PCA with ChIP-seq data by using DeepTools

Hello,

Im using DeepTools in order to generate a PCA plot from ChIP-seq data; I have found that suggestion in a previous (7d ago) posted answer (DiffBind: Generating a PCA in Galaxy). I made the input files for the plotPCA (DeepTools) with the multiBigwigSummary tool (DeepTools). My question is: the very first option to the multiBigwigSummary tool is if ``Sample order matters: YES or NO``; what does this mean? When should I care when my samples should be in particular order or not? Im asking, because I ran the tool two times, once with samples in particular order, and once in samples without a particular order; the final result from the plotPCA was different. Hence, I would like to understand the very first option of the tool multiBigwigSummary Sample order matters: YES or NO.

Best wishes,

Manolis

Hi @Manolis1

Under that option on the form is a description of what it means.

By default, the order of samples given to the program is dependent on their order in your history. If the order of the samples is vital to you, select Yes below.

To translate that…

  1. If left at “no”, then the order of the input datasets in the history – the dataset number – is used to order the input files, in a smallest to largest order. This is somewhat arbitrary but may not matter for some uses.
  2. If set to “yes”, then the order that you choose the input files in the select list is used instead.

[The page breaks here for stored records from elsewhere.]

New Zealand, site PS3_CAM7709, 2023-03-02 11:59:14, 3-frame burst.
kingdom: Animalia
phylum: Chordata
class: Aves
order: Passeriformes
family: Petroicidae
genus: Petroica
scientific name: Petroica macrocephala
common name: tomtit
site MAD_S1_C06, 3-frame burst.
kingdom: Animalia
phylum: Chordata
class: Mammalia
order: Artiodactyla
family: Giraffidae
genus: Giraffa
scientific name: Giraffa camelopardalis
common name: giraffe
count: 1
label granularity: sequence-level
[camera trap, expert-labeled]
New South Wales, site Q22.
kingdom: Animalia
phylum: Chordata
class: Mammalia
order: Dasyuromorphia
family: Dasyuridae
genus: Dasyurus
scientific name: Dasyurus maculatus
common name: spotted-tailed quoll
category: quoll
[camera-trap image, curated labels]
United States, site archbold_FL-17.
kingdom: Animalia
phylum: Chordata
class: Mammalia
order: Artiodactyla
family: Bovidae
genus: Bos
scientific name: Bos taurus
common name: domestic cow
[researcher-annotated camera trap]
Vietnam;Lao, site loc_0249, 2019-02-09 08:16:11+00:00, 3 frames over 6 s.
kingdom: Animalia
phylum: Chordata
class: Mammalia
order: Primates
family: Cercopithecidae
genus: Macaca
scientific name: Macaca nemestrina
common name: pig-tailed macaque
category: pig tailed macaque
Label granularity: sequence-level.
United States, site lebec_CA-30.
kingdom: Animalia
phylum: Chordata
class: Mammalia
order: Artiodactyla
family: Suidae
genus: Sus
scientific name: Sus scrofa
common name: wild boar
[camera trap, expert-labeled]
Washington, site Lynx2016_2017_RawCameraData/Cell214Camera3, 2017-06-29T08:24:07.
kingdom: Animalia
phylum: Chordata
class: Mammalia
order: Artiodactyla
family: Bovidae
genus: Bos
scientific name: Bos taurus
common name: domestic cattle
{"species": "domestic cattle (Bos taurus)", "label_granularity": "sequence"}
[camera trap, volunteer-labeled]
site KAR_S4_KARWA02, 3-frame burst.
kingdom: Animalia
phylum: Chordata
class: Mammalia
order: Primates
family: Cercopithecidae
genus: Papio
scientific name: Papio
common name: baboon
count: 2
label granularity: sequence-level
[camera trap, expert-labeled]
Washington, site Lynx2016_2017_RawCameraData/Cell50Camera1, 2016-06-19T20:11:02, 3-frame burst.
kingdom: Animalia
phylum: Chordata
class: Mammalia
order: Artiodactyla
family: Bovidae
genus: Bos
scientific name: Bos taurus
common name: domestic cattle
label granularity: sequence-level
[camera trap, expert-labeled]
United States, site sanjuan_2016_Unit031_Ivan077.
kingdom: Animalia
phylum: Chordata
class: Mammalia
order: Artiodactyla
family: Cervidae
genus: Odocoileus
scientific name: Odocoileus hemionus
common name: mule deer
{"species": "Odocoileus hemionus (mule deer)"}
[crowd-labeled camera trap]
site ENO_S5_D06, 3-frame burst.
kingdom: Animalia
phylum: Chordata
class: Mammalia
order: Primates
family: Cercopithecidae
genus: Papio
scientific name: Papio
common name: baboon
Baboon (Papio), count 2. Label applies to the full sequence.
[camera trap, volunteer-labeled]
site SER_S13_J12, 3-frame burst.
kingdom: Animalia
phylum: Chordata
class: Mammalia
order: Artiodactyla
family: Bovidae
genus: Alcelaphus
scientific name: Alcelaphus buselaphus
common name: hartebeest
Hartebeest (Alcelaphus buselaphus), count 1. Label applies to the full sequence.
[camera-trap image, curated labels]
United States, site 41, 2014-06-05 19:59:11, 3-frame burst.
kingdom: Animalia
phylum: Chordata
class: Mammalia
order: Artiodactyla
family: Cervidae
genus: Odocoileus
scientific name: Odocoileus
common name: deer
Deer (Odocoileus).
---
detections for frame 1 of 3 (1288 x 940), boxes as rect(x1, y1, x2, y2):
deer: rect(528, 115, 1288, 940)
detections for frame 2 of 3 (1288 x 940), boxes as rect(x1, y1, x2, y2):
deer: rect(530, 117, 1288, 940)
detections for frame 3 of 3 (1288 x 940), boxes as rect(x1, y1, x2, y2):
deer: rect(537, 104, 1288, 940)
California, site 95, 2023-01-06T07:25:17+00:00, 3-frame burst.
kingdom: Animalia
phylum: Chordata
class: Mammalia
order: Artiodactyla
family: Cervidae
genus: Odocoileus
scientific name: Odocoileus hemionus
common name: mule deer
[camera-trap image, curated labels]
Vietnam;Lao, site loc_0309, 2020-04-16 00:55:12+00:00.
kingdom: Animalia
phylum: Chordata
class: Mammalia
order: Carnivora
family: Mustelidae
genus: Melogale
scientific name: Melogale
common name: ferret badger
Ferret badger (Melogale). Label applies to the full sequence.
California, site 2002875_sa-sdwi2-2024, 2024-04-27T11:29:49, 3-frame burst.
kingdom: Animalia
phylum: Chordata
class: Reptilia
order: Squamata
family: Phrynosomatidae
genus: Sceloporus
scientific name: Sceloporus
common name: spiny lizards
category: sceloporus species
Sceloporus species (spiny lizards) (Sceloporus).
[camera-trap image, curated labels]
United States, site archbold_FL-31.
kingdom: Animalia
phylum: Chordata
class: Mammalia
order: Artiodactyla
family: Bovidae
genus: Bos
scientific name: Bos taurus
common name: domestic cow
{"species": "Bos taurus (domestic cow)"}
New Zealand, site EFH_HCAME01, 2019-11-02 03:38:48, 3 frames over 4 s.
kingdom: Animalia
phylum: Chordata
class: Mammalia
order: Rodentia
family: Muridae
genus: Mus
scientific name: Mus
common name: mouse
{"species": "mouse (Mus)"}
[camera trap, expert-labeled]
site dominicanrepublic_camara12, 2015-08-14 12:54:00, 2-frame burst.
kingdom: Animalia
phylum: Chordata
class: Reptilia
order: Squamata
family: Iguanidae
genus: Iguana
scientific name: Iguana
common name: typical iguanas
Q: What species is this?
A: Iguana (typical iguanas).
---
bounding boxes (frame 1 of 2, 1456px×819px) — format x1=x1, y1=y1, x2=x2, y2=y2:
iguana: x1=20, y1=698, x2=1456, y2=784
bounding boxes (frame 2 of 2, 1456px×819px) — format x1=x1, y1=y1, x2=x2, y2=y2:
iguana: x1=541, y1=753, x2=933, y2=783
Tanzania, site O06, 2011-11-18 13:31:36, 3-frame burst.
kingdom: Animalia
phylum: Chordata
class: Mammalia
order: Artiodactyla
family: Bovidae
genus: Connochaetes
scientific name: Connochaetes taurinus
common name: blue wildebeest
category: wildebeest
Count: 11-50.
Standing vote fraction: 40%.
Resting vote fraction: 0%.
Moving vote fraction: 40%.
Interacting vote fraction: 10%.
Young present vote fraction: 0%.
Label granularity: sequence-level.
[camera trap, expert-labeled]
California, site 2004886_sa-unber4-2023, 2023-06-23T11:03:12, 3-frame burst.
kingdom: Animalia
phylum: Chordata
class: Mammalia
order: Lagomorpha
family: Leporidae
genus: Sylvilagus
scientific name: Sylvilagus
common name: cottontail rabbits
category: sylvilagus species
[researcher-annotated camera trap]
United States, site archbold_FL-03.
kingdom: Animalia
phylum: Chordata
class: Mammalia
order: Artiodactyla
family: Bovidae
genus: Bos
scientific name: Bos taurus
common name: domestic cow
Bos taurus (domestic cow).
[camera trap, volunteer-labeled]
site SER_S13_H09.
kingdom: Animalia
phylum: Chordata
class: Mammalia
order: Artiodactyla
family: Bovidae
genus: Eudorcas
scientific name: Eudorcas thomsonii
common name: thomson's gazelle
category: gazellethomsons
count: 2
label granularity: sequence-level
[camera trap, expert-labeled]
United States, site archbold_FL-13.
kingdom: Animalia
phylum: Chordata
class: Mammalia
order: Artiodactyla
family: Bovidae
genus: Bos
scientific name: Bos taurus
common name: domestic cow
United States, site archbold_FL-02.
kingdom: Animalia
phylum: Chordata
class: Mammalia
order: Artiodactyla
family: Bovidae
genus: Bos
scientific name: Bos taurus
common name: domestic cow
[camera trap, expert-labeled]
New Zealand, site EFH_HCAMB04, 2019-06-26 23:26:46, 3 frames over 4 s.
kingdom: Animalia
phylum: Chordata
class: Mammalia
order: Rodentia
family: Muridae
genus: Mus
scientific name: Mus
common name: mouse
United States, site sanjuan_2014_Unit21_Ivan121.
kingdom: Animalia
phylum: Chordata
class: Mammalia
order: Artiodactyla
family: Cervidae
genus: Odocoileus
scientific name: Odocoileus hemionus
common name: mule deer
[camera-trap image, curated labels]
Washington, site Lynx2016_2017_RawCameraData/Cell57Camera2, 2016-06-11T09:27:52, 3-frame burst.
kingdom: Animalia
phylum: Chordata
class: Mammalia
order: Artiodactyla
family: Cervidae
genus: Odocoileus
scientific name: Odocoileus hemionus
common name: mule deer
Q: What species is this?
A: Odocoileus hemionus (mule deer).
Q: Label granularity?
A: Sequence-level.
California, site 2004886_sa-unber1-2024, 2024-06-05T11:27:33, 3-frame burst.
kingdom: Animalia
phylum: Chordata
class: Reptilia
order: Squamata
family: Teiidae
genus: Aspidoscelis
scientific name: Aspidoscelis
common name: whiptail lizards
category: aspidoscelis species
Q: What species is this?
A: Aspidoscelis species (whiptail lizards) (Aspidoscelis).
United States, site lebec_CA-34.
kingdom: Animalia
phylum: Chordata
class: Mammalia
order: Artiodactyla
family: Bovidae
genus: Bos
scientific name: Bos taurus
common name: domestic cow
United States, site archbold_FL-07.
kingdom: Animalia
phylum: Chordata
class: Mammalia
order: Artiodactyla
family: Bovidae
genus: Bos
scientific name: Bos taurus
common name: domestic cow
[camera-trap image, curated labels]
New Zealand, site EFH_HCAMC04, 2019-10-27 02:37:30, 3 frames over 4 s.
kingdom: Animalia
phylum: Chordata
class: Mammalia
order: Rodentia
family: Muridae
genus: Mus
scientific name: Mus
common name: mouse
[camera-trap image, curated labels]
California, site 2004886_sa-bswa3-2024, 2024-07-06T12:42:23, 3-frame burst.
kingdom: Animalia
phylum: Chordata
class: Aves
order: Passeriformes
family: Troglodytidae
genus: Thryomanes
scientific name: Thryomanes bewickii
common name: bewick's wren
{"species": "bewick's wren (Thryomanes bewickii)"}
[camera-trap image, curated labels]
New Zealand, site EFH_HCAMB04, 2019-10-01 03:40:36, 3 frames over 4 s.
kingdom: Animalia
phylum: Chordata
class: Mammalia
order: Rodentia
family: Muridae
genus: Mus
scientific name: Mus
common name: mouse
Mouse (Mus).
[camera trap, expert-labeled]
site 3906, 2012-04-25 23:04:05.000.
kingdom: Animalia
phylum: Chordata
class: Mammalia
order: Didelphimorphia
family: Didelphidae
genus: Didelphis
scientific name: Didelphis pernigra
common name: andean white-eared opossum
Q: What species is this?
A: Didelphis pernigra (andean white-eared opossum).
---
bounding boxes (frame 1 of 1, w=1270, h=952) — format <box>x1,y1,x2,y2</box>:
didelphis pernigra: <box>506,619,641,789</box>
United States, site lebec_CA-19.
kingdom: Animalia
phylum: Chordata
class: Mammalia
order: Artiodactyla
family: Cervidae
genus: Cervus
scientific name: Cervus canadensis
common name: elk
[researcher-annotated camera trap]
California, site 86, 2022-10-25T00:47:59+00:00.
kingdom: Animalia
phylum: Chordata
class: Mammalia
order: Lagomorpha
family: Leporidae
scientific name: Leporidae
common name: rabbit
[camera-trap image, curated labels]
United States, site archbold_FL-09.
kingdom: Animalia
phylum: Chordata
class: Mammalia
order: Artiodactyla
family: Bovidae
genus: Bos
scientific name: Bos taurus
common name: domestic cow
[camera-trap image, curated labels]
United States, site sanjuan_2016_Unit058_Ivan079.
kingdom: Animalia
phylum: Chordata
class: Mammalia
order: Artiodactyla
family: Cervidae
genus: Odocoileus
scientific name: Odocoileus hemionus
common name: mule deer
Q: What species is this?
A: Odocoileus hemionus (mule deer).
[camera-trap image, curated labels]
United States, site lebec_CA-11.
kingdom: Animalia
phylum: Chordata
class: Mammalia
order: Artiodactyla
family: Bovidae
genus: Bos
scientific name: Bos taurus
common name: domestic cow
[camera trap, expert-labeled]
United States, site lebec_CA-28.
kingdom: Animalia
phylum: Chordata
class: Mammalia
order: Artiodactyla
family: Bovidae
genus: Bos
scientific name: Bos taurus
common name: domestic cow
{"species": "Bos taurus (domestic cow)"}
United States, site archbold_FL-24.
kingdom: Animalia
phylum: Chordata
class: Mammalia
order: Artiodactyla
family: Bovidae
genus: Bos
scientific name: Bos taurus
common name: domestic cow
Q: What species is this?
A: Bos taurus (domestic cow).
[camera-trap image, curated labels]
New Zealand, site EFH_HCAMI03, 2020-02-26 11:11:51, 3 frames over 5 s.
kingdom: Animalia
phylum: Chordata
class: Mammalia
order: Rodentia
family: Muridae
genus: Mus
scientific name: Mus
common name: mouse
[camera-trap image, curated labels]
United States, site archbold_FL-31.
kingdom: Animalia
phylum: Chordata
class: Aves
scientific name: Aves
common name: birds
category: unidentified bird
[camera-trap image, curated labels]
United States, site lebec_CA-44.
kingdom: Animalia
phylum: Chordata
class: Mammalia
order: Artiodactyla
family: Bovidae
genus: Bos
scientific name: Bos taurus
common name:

When used outside of Galaxy, that same ordering would be determined by which file name was typed in first on the command line.

For how the math works with this tool, it is probably best to consult the original tool documentation. My guess is that the first dataset is setting some kind of normalization or bandwidth range for the average scores and binning, but that is a pure guess (based on how other tools tend to work)!

Now, this could important for other reasons: rerunning the tool in an attempt to reproduce a prior result exactly is one example.

Overall, it probably doesn’t matter too much for the scientific interpretation of the results.